_Prompt_. Transcribe the items below word for word, from the line containing "What is the ordering" through the end of the items, and leave the pictures out of your copy.

────────────────────

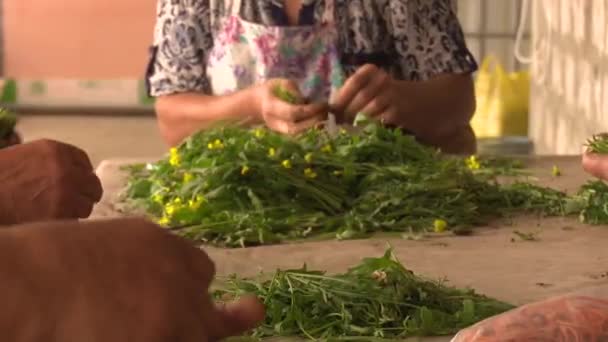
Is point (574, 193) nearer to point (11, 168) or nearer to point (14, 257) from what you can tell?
point (11, 168)

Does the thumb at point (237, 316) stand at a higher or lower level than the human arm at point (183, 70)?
higher

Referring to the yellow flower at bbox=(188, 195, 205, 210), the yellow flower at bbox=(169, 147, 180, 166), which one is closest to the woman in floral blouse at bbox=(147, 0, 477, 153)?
the yellow flower at bbox=(169, 147, 180, 166)

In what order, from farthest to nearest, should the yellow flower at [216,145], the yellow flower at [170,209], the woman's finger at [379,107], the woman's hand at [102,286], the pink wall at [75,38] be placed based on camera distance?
1. the pink wall at [75,38]
2. the woman's finger at [379,107]
3. the yellow flower at [216,145]
4. the yellow flower at [170,209]
5. the woman's hand at [102,286]

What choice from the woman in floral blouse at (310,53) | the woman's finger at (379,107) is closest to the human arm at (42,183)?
the woman's finger at (379,107)

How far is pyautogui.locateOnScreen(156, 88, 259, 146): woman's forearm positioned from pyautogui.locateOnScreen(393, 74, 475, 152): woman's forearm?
30cm

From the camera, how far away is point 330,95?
252 cm

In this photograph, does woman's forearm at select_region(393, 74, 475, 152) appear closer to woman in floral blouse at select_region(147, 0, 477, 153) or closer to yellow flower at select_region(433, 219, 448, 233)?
woman in floral blouse at select_region(147, 0, 477, 153)

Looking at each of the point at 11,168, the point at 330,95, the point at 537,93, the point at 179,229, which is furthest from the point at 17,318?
the point at 537,93

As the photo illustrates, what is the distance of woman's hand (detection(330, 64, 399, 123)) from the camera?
2.23 m

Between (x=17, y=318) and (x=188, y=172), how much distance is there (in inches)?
49.3

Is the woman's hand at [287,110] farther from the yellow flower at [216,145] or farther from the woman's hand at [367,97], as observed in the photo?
the yellow flower at [216,145]

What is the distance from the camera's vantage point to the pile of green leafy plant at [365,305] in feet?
4.09

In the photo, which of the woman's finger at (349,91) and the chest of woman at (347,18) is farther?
the chest of woman at (347,18)

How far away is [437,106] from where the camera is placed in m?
2.47
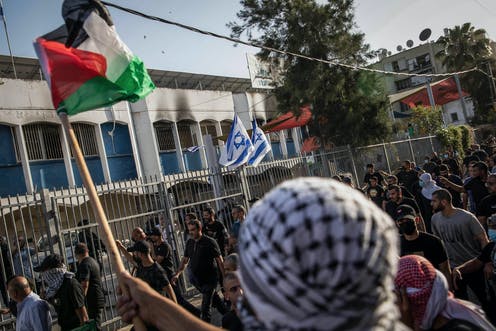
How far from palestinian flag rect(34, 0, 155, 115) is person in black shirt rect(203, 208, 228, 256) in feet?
17.9

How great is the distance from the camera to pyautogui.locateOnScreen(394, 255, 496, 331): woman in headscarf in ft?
8.34

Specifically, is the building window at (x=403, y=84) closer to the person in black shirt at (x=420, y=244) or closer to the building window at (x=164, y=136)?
the building window at (x=164, y=136)

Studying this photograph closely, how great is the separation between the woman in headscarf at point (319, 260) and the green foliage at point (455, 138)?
936 inches

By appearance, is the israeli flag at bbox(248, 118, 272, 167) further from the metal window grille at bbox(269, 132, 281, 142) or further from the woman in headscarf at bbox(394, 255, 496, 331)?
the metal window grille at bbox(269, 132, 281, 142)

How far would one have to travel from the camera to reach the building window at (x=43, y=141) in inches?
737

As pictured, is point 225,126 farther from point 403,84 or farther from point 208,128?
point 403,84

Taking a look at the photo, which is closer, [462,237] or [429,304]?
[429,304]

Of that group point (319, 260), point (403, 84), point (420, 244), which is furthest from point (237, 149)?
point (403, 84)

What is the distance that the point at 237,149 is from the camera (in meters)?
11.5

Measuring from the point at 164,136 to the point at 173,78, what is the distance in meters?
3.85

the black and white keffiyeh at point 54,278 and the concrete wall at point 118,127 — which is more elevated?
the concrete wall at point 118,127

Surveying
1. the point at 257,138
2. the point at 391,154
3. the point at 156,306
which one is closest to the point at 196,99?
the point at 391,154

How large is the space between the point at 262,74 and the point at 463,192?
50.6 ft

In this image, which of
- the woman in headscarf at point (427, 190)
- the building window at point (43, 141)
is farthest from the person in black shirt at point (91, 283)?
the building window at point (43, 141)
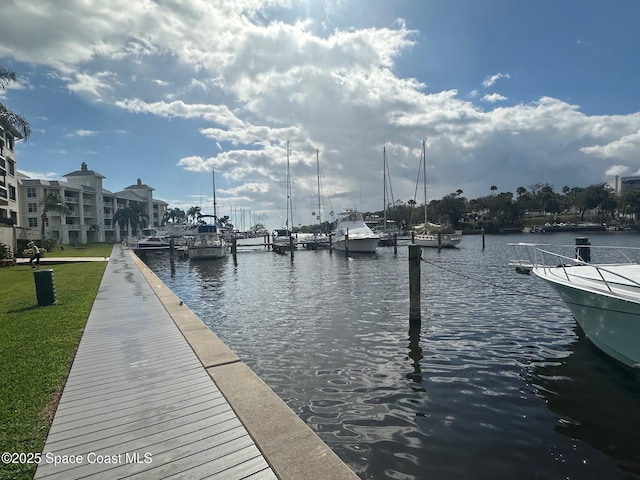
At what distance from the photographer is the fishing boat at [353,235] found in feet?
160

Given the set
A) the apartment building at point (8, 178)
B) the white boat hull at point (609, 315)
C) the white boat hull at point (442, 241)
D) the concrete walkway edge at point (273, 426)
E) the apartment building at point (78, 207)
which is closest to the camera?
the concrete walkway edge at point (273, 426)

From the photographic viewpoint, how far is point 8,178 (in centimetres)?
4856

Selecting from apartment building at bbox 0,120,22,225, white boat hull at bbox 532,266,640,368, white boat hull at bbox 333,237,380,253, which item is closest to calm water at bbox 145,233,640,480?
white boat hull at bbox 532,266,640,368

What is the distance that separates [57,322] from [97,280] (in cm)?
1031

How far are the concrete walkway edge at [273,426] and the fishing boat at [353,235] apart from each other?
4201 centimetres

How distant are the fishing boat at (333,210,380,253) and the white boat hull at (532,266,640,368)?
3912 cm

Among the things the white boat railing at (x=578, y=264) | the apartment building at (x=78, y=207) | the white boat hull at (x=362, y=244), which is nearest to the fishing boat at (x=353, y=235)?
the white boat hull at (x=362, y=244)

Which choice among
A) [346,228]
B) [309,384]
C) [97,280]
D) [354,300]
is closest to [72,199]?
[346,228]

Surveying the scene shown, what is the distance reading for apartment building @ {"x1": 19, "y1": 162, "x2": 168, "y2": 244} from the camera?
7006 centimetres

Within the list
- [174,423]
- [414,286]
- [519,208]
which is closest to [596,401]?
[414,286]

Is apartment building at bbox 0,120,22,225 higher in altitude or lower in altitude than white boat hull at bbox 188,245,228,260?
higher

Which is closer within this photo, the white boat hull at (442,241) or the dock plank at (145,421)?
the dock plank at (145,421)

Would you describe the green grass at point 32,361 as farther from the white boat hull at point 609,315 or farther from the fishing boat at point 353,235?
the fishing boat at point 353,235

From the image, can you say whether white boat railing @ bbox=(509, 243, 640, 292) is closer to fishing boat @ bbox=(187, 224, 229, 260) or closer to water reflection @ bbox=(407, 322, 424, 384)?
water reflection @ bbox=(407, 322, 424, 384)
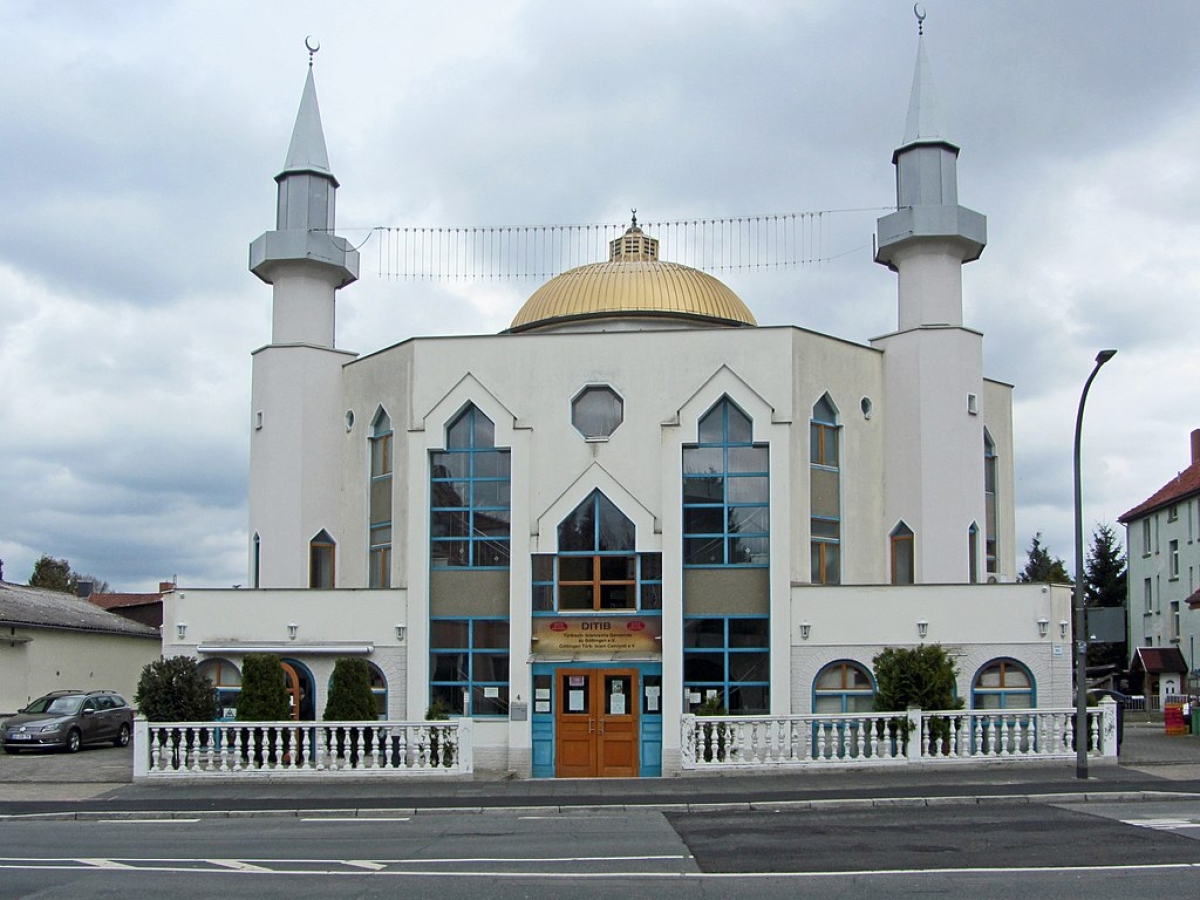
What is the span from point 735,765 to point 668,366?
8.43 m

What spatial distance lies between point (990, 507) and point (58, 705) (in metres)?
22.1

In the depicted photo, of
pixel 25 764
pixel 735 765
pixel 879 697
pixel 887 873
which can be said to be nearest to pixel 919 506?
pixel 879 697

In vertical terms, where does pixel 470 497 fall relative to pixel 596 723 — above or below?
above

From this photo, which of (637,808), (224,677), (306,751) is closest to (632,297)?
(224,677)

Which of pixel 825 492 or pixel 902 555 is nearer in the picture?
pixel 825 492

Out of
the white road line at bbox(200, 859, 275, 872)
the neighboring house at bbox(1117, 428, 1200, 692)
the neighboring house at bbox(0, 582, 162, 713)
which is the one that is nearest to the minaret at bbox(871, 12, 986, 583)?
the white road line at bbox(200, 859, 275, 872)

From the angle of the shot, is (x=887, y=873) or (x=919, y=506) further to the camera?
(x=919, y=506)

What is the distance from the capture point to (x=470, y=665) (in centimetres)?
2631

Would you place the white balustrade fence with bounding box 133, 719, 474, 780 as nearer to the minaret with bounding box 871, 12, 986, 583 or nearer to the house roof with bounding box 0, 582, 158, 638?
the minaret with bounding box 871, 12, 986, 583

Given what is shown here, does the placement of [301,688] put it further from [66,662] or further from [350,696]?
[66,662]

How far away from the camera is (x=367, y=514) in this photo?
96.5ft

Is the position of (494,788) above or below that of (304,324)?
below

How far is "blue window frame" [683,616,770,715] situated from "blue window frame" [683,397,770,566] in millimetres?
1203

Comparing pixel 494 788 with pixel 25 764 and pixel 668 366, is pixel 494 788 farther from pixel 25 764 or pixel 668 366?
pixel 25 764
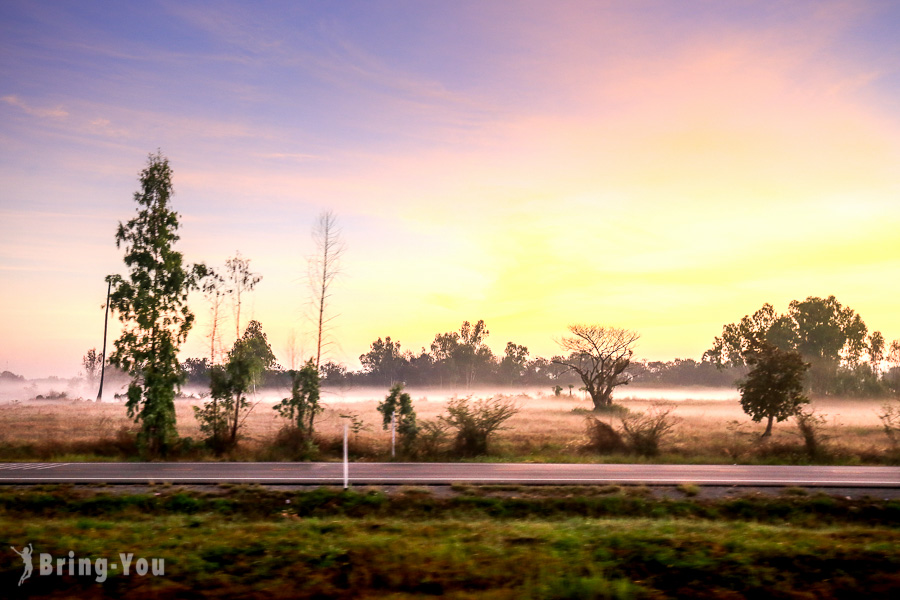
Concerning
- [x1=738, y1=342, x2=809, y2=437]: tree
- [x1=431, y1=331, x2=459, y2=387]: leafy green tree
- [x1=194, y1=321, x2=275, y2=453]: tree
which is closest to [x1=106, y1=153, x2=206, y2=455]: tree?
Result: [x1=194, y1=321, x2=275, y2=453]: tree

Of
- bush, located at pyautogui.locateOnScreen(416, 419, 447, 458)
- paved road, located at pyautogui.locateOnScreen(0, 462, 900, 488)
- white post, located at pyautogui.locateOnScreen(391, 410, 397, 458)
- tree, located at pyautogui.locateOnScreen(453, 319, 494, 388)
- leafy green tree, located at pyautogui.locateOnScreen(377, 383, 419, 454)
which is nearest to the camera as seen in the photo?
paved road, located at pyautogui.locateOnScreen(0, 462, 900, 488)

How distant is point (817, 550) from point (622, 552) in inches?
119

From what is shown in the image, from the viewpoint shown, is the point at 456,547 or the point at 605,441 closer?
the point at 456,547

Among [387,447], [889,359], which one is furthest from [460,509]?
[889,359]

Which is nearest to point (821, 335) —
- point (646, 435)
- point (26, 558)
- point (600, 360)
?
point (600, 360)

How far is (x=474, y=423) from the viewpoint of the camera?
24359mm

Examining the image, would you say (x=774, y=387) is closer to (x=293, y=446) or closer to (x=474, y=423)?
(x=474, y=423)

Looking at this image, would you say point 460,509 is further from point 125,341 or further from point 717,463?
point 125,341

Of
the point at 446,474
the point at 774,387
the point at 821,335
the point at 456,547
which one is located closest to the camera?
the point at 456,547

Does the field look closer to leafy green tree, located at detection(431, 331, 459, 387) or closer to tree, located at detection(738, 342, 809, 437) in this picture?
tree, located at detection(738, 342, 809, 437)

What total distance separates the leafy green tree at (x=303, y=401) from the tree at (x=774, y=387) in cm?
2099

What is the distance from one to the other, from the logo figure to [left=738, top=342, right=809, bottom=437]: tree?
29.5 meters

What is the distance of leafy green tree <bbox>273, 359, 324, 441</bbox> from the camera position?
24.7 m

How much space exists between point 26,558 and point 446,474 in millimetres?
11262
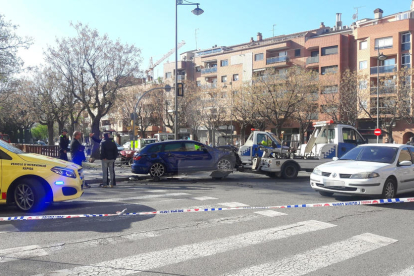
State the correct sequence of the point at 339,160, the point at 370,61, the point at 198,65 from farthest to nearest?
the point at 198,65 → the point at 370,61 → the point at 339,160

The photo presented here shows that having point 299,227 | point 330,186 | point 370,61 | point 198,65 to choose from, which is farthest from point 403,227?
point 198,65

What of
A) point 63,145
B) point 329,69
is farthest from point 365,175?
point 329,69

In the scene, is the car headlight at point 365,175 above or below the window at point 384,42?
below

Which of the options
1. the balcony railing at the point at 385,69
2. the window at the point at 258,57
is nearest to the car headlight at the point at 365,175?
the balcony railing at the point at 385,69

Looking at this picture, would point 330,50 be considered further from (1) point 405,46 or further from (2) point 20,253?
(2) point 20,253

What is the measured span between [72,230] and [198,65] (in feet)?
201

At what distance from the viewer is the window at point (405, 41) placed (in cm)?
4256

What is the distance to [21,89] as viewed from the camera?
1464 inches

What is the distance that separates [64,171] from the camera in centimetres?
798

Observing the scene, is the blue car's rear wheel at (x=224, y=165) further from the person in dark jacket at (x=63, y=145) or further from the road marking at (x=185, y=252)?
the road marking at (x=185, y=252)

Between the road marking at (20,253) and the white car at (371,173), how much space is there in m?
6.28

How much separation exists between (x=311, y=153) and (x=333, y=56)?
35215mm

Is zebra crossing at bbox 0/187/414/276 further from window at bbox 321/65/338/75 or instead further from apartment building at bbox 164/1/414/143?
window at bbox 321/65/338/75

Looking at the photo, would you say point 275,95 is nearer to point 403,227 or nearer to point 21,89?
point 21,89
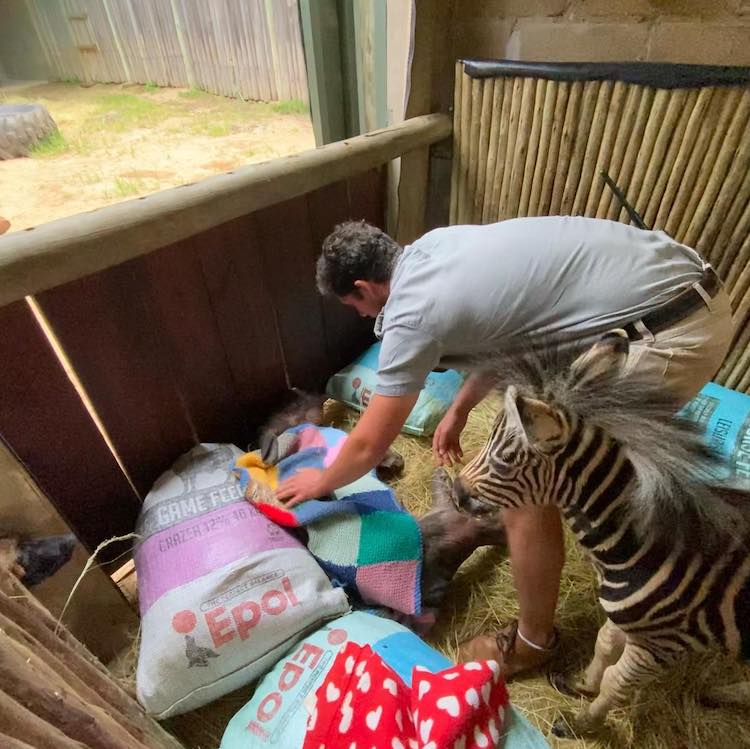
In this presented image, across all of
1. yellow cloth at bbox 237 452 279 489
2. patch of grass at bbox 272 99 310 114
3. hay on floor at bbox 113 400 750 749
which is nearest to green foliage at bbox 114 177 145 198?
patch of grass at bbox 272 99 310 114

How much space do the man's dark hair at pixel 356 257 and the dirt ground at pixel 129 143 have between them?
1264 millimetres

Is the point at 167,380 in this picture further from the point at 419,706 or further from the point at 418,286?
the point at 419,706

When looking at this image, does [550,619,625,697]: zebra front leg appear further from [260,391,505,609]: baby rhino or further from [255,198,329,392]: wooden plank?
[255,198,329,392]: wooden plank

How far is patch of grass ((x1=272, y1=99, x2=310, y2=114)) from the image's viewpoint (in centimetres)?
327

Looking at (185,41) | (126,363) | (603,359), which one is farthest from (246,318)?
(185,41)

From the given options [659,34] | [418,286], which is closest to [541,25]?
[659,34]

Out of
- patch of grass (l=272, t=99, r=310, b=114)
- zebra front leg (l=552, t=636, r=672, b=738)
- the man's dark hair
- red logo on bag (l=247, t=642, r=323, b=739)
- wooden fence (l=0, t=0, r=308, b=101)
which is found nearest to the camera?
zebra front leg (l=552, t=636, r=672, b=738)

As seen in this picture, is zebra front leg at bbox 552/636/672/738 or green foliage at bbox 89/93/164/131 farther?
green foliage at bbox 89/93/164/131

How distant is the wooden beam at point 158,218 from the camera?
1203mm

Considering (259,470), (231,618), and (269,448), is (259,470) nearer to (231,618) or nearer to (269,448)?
(269,448)

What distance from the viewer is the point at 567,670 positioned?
4.66 ft

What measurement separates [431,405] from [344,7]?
2.06 metres

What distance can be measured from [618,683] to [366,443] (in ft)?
2.79

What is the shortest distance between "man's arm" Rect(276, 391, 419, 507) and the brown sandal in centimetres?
63
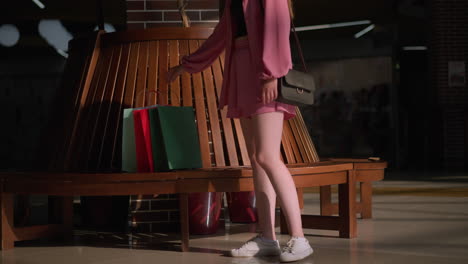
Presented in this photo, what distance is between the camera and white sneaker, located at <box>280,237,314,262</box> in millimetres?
3365

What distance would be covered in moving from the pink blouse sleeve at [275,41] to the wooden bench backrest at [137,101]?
49.1 inches

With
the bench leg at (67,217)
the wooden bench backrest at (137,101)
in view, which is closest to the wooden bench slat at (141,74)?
the wooden bench backrest at (137,101)

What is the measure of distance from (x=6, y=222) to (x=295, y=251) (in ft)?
6.12

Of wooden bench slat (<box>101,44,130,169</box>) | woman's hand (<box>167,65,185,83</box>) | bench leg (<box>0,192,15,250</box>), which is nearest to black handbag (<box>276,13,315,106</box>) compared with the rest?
woman's hand (<box>167,65,185,83</box>)

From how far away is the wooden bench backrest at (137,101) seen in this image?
4.52 metres

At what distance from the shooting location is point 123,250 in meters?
3.99

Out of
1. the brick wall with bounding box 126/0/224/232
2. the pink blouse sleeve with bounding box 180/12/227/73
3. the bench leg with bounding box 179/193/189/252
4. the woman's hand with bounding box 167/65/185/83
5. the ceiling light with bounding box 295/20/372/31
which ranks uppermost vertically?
the ceiling light with bounding box 295/20/372/31

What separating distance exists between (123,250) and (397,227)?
2020mm

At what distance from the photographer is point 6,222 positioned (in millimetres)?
4098

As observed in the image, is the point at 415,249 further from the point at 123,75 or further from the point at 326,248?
the point at 123,75

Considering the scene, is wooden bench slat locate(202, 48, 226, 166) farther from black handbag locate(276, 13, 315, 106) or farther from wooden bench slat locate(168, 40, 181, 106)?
black handbag locate(276, 13, 315, 106)

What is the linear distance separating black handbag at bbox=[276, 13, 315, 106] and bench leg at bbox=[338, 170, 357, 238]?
3.50ft

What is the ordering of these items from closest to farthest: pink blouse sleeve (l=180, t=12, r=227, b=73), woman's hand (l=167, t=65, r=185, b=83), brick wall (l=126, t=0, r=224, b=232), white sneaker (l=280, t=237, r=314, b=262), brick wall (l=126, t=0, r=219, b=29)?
white sneaker (l=280, t=237, r=314, b=262) < pink blouse sleeve (l=180, t=12, r=227, b=73) < woman's hand (l=167, t=65, r=185, b=83) < brick wall (l=126, t=0, r=224, b=232) < brick wall (l=126, t=0, r=219, b=29)

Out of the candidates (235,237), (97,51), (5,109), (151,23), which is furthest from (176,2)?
(5,109)
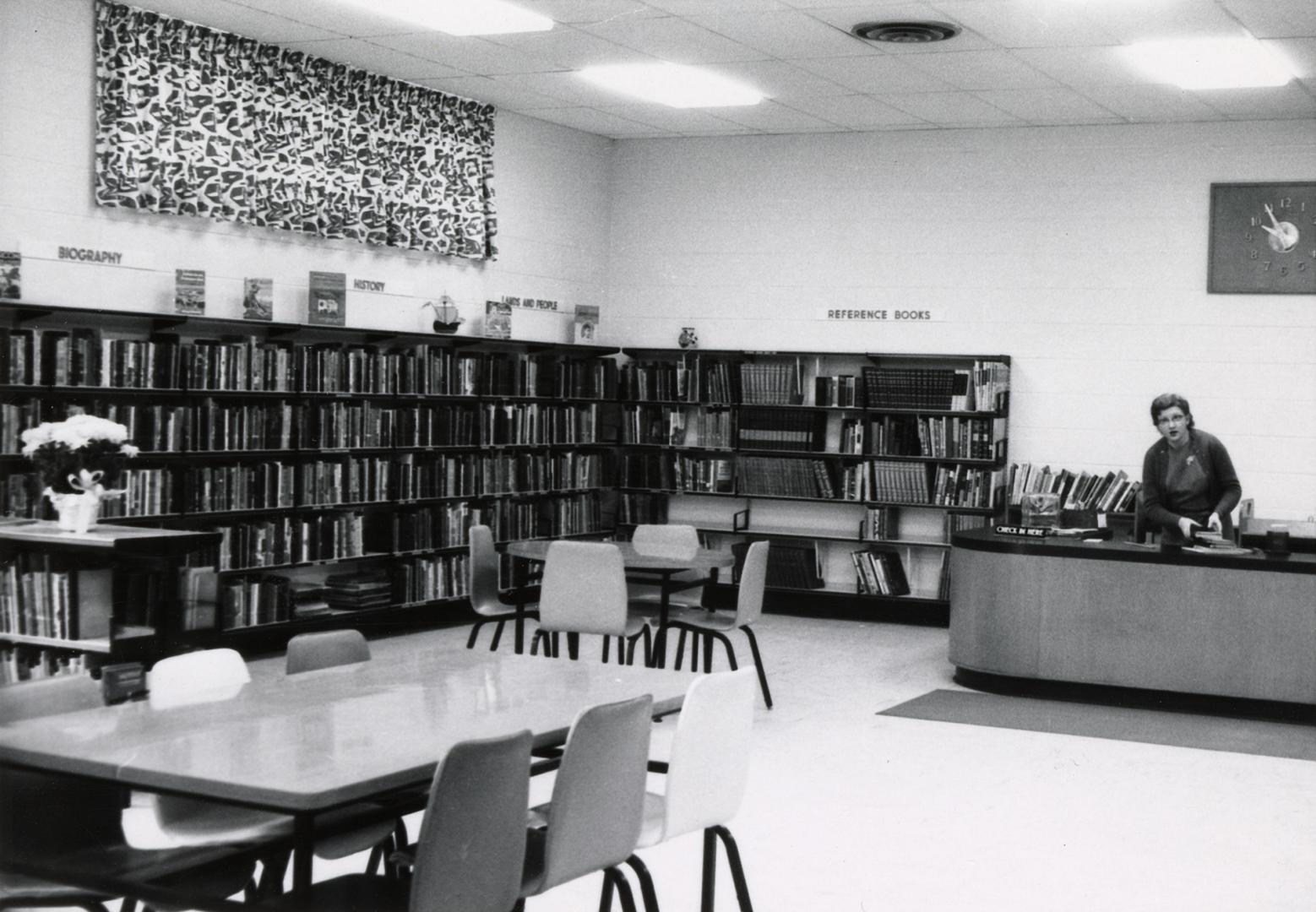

────────────────────

_Task solution_.
What is the ordering of these items from closest to farthest: pink blouse sleeve (l=180, t=12, r=227, b=73), woman's hand (l=167, t=65, r=185, b=83), brick wall (l=126, t=0, r=224, b=232), white sneaker (l=280, t=237, r=314, b=262), brick wall (l=126, t=0, r=219, b=29)?
white sneaker (l=280, t=237, r=314, b=262) < pink blouse sleeve (l=180, t=12, r=227, b=73) < woman's hand (l=167, t=65, r=185, b=83) < brick wall (l=126, t=0, r=224, b=232) < brick wall (l=126, t=0, r=219, b=29)

Out of the candidates (235,237), (97,51), (5,109), (151,23), which is furthest from (176,2)?
(5,109)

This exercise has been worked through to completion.